Seeing Adam tonight I realised that wasn’t the case. On his application form to take special forces training (albeit for a TV show where the line “go and see the medic” is uttered after anything involving physical injury or when someone quit) Adam had put that his strongest childhood memory was hurting a bully so badly that he put the guy in both hospital and potentially a dental surgeon’s office. He clearly relished this memory and was still pained by the memories of what he’d gone through as a kid. 

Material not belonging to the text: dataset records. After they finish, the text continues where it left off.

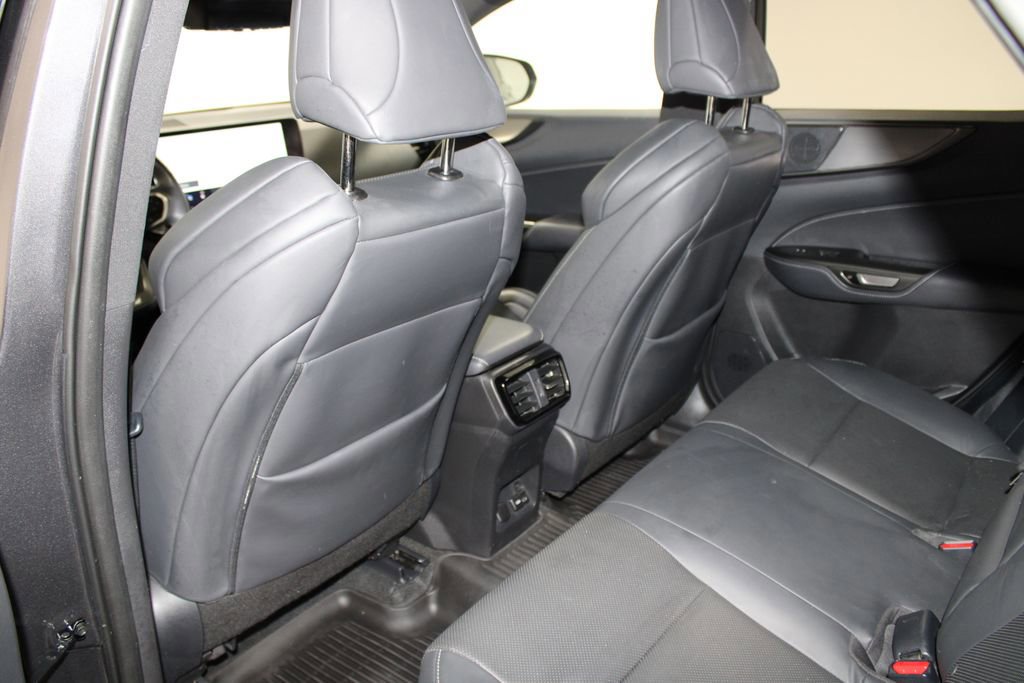 Used 2023 Lexus NX 350 F Sport image 26
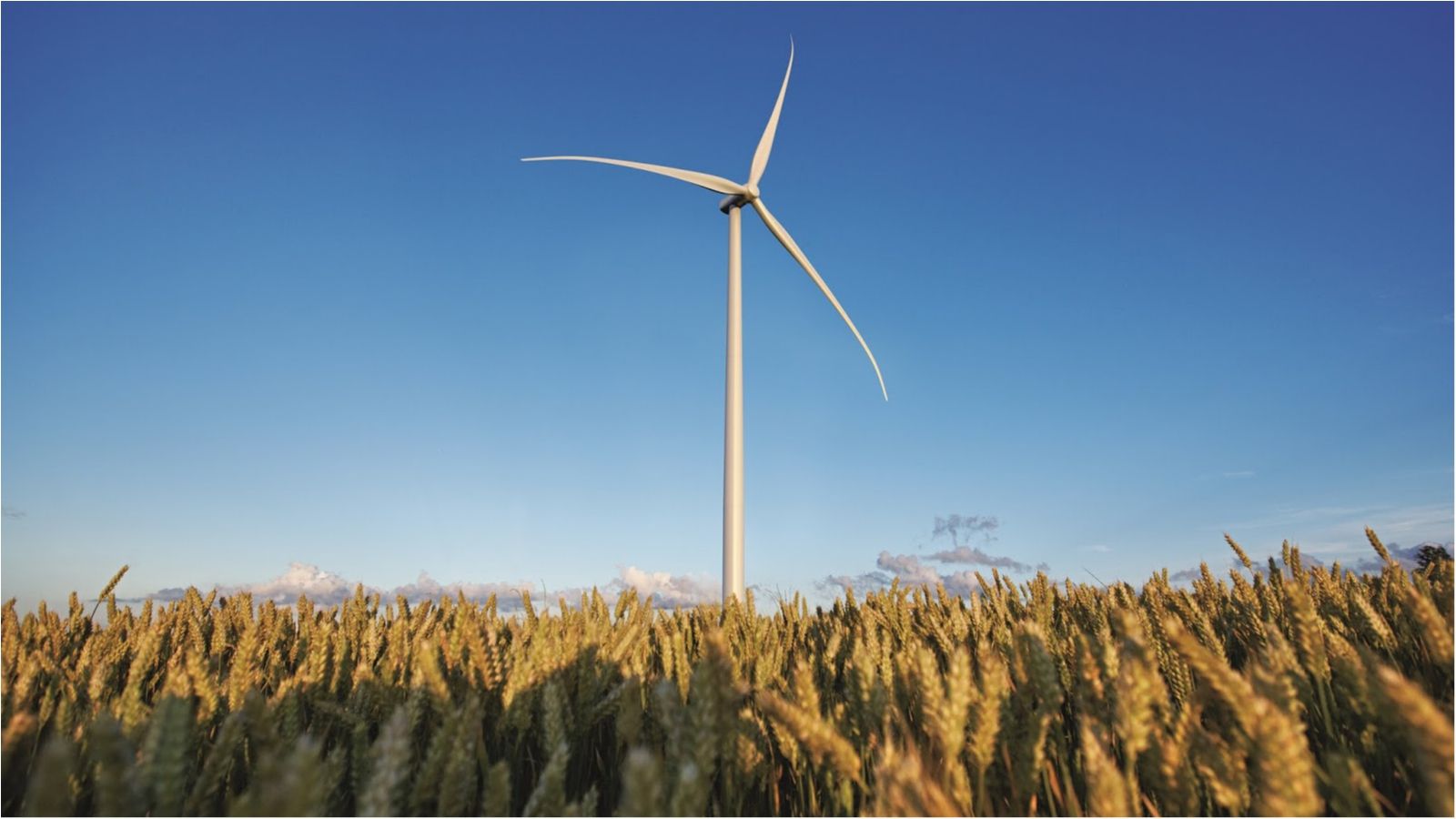 Siemens остаточно розриває відносини з Росією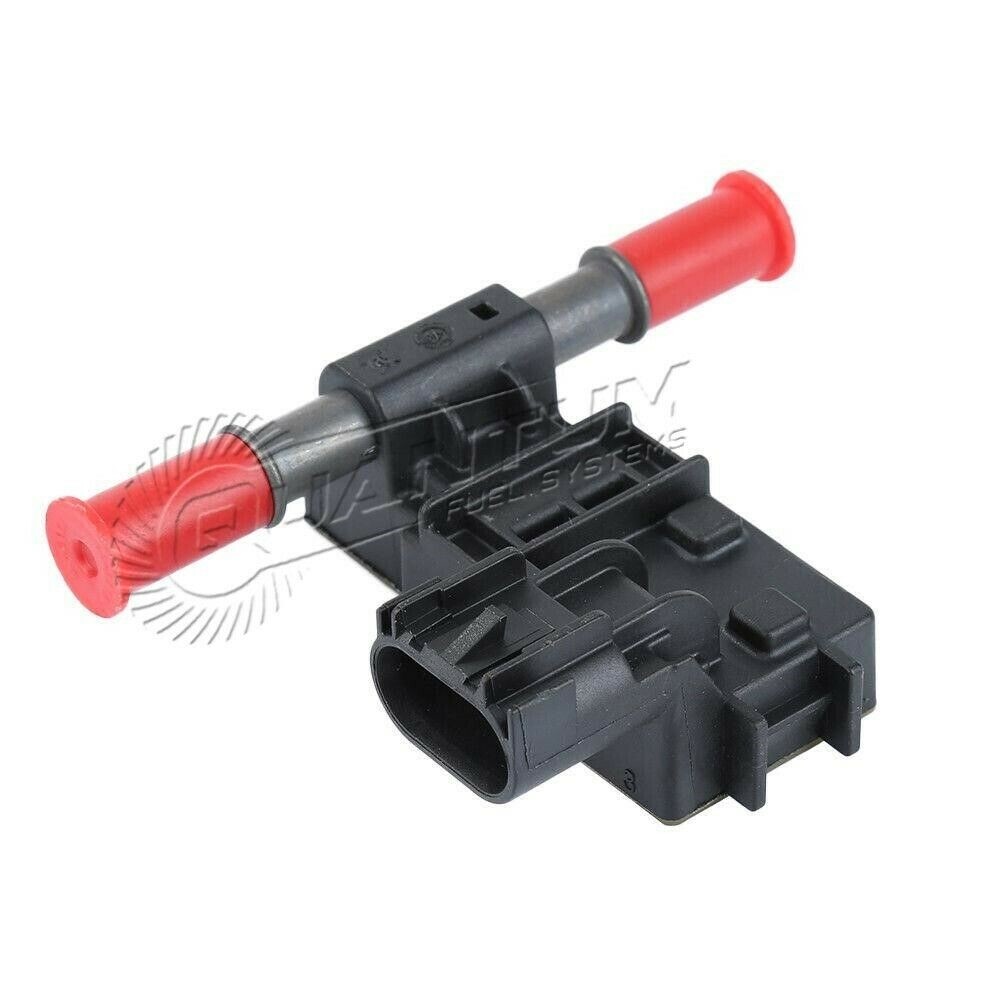 GENUINE GM Continental VDO Flex Fuel Sensor E85 13577429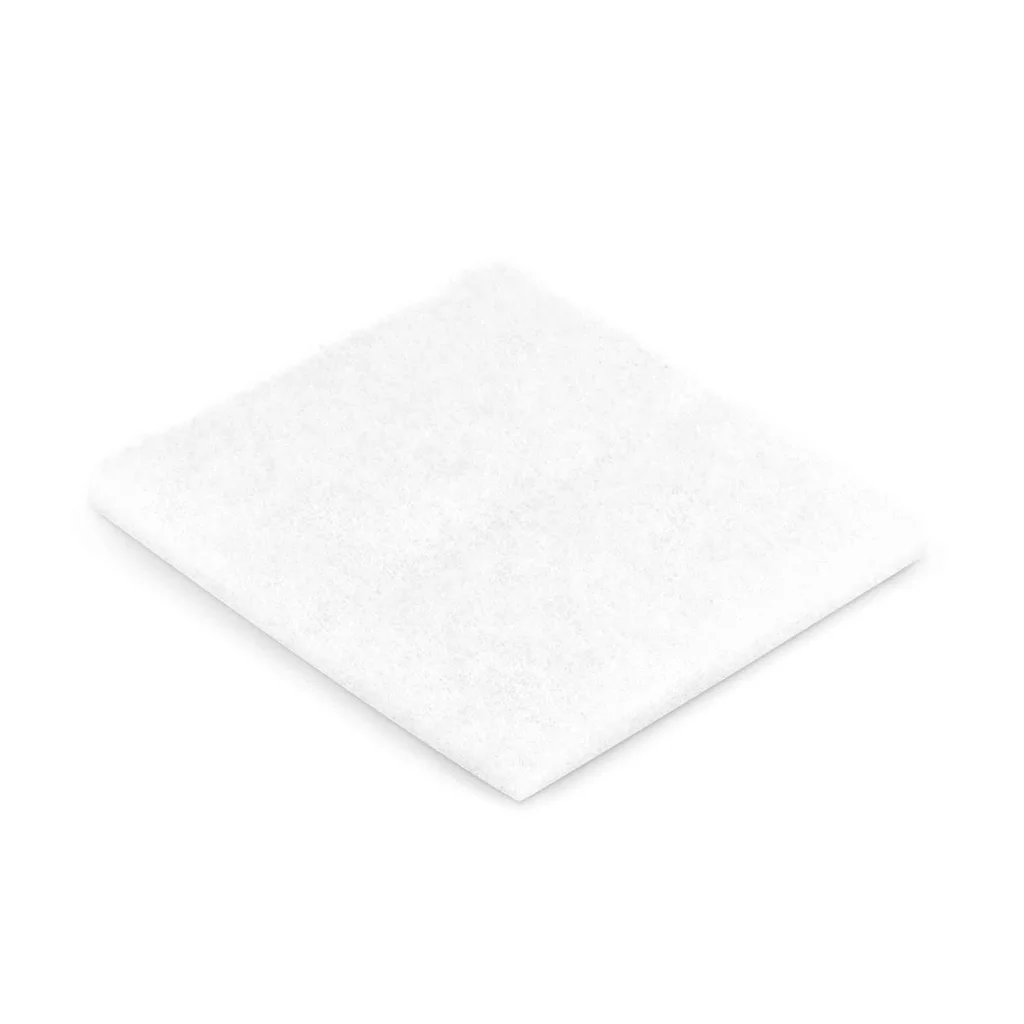 Fresh TL-F/P Pollenfilter 3 st.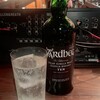 バー アンダー ドッグ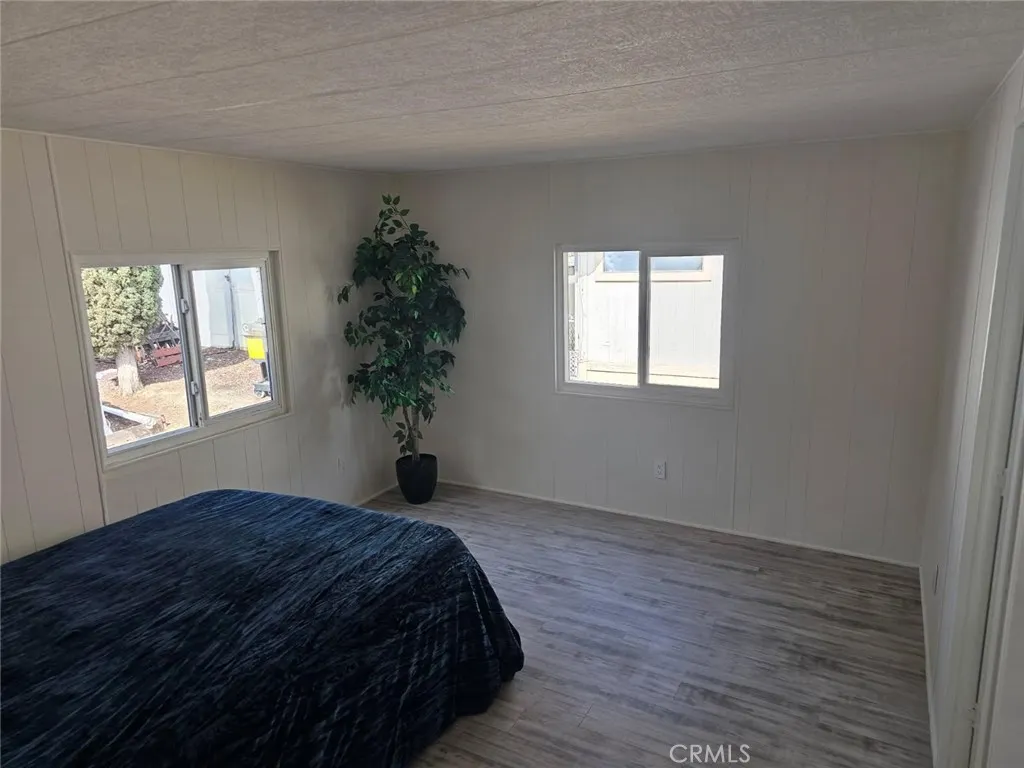 1456 E Philadelphia, #372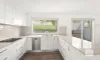 2/2-5 Pepper Close, Toukley, NSW 2263-Image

I have not only fantasised about hurting bullies I’ve dreamed of killing and torturing them. I never actually wanted to do this but there was a time when I would have traded 10 years of my life for the chance to make a bully suffer the way Adam did. To do something that would make me realise I had the power to stand up for myself once more, and I’d see that glorious fear in the eyes of playground predators when they saw me

But it never came.

I genuinely believed until tonight that my ongoing war with my memories was due to the stories not playing out the way I wished they had. Problem is that, even if I HAD disfigured one of my tormentors…I would still have been bitter (and would probably still BE bitter) about the fact that these things happened in the first place.

Adam came across as a nice enough bloke but being hugely tall, hugely muscled, hugely scary and a competent fighter….he still wasn’t at peace with himself. His demons still haunted him and he hadn’t moved on.


I never got that moment of punching down a bully. Adam did. Now I realise that it probably wouldn’t have made that much of a difference anyway.